Once this is done then comes the painful part of trying to determine the what communication is required between the machines sitting in different VLANs. You should prepare this as Source - Destination - Port/Protocol. This will become the basis of your firewall rules. This is tough as you have to take calls between convenience and security.

Do this all on paper and things will change when you do the last part of determining the communication required.

Once this is done and finalized, create the VLANs on pfsense and keep it open initially i.e allow everything on every VLAN. Then start implementing 1 rule at a time. Assuming its a home network you wont have many rules so you should be able to do it 1 rule at a time.

So implement one rule, test all the machines in the source and target VLANs so the behavior is as expected and move forward from there.

All the best.


My biggest hurdle is going to be the Dell Switch. The GUI sucks and the cli isn’t for the faint of heart. Pfsense wise I’ve gotten pretty familiar with it and always fall back onto the videos Tom has.

I’ll take some time to draw this out before I make any moves.

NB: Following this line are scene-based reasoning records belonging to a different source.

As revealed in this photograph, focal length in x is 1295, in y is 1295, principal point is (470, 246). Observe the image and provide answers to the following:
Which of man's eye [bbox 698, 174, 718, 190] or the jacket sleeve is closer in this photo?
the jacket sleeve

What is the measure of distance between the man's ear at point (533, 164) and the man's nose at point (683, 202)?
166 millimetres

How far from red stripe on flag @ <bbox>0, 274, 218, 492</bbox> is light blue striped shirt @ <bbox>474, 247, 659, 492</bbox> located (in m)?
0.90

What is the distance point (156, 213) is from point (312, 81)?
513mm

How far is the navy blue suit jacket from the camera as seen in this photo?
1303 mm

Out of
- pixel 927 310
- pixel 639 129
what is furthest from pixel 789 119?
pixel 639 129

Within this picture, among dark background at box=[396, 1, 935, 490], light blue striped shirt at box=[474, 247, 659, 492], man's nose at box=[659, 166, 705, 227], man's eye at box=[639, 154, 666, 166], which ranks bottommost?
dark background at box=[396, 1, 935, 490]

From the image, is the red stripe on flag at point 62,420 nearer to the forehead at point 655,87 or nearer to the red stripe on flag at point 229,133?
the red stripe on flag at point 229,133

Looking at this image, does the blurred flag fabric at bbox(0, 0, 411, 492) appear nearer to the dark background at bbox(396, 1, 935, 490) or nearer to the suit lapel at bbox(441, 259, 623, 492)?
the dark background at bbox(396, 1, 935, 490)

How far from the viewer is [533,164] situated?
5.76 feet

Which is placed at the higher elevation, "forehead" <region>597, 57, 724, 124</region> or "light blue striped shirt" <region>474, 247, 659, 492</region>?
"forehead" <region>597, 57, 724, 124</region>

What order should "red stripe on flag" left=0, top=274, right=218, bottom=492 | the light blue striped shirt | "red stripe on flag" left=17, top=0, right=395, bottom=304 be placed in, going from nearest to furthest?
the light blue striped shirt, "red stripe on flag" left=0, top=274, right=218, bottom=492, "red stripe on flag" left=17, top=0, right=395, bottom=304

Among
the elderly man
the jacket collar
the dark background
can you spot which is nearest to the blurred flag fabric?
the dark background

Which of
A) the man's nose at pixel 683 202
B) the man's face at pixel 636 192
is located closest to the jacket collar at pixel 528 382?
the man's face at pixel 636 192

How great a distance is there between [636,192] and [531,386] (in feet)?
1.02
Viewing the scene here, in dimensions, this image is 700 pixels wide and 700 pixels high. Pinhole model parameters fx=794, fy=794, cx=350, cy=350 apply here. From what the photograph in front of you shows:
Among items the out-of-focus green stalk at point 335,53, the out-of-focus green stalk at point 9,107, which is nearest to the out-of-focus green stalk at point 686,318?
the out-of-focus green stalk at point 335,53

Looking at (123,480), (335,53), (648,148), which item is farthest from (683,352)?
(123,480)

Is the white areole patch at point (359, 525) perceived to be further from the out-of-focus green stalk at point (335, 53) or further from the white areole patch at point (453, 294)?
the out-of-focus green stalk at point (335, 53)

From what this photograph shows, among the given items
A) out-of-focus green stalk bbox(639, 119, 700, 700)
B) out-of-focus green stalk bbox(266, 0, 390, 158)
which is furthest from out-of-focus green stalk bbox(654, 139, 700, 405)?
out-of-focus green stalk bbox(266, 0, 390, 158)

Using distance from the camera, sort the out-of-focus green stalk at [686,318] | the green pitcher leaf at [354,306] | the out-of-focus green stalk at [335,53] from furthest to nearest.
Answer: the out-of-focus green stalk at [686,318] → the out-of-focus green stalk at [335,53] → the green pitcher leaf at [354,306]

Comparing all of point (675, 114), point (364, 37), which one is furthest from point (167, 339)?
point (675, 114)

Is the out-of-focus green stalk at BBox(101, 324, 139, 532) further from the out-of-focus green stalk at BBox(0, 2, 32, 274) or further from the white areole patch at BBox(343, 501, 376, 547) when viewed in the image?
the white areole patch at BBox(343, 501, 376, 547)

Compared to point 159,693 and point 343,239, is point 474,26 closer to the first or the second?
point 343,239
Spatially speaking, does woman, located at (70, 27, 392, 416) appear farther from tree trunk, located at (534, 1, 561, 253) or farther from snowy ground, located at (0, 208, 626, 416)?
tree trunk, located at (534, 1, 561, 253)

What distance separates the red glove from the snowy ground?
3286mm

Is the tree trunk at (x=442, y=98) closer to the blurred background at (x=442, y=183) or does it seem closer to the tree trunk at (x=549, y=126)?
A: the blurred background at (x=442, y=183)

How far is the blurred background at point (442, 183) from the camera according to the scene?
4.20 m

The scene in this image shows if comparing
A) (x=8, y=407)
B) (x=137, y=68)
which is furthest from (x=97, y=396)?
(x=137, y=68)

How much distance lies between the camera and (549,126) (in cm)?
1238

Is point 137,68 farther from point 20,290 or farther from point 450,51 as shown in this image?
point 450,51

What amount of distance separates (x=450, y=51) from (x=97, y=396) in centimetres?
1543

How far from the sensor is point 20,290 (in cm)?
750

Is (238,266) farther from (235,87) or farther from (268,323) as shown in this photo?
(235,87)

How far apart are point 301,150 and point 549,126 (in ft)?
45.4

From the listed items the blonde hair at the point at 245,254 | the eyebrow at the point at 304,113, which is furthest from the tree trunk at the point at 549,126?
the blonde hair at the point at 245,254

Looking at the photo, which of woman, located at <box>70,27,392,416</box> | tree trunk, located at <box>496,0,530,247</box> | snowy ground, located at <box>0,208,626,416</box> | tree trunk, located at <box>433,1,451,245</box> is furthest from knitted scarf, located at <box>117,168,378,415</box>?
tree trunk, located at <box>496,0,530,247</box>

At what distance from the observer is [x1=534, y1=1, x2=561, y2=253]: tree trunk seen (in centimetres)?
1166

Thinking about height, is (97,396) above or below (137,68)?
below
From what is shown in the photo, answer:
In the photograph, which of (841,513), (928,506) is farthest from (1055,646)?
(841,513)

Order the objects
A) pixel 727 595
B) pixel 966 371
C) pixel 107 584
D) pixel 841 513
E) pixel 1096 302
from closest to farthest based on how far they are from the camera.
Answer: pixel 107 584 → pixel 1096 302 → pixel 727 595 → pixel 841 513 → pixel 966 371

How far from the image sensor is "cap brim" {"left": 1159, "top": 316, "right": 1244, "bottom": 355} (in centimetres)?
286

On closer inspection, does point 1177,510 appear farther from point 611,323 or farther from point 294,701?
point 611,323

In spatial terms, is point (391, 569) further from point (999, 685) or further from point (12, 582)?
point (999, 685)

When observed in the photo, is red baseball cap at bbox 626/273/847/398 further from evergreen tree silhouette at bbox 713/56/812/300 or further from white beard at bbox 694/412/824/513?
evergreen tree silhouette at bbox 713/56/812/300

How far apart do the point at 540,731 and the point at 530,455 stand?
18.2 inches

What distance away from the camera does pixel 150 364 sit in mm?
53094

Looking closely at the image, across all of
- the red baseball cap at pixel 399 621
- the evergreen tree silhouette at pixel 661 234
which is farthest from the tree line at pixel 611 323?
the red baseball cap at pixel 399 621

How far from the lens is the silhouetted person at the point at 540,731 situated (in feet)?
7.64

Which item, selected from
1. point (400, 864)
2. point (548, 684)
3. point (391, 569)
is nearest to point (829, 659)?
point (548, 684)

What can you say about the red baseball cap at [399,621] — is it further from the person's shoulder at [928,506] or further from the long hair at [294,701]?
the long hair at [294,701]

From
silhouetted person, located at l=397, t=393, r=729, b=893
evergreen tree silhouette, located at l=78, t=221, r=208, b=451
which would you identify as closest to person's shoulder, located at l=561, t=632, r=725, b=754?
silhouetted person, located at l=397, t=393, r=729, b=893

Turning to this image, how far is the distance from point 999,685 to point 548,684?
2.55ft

My single biggest problem is time. Being a truck driver doesn’t lend me a ton of time since I’m on the road quite a bit. But I have my laptop to remote into my network so I can make small changes as I can while I’m out.

Thank you for the help. I’ll use this thread to post questions as I go so not to flood the forum.

One more if you WFH especially if your employer has furnished you with a laptop and other devices. I would also suggest using Quad9 for DNS.

For what it’s worth here are my thoughts, I too have pfSense running with vlans.

Firstly I would document how you setup the vlans in pfSense, pretty easy to forget a rule or setting when you come to setup another vlan in x months time.

With that in mind I would setup the following vlans below, if you setup more than you need today, you won’t have to remember anything for when you need it later. Plus it goes faster the first time, if you forget the second time :wink: While you might not use a VPN today, if you were to set it up, you would only have to change the WAN on your rules.

LAN subnet 1
Management subnet 10
ISP 20
VPN 30
Children 40
Guest 50
IoT 60
CAM 70

Personally I have very similar rules for my vlans, the difference is which WANs they exit and which vlans they can see. For example the ISP vlan can see the Guest vlan but not vice versa.

I stick all my vlan subnets in an alias, and use this in my rules, it results in needing fewer rules.

I would guess your current subnet is 192.168.1.x, keep that in place, your LAN, then setup the rest of the vlans in increments of 10, e.g. 192.168.20.x etc. Then move your devices accordingly once you have sussed it out.

Dude do not forget to take backups of your pfSense configs, you can never have too many !!! I would also take backups of the switches config too.

Once you have networking on the management vlan, the other devices on their respective vlans, then you can just use the LAN to directly access pfSense in an emergency if your switches go down for some reason. I have a LAN in place but never use it.

Depending on the number of ports you have, you might want to setup a LAGG between pfSense and your switch, LACP if it’s supported would be the better type.

Not sure if your access point will support multiple SSiDs / vlans, if not you can stick it on a single vlan for now then you might want to consider a new AP. If you do, you might want to check that the AP comes with an injector as they will usually be PoE, if you go down the route of IP cams, a PoE switch will be handy.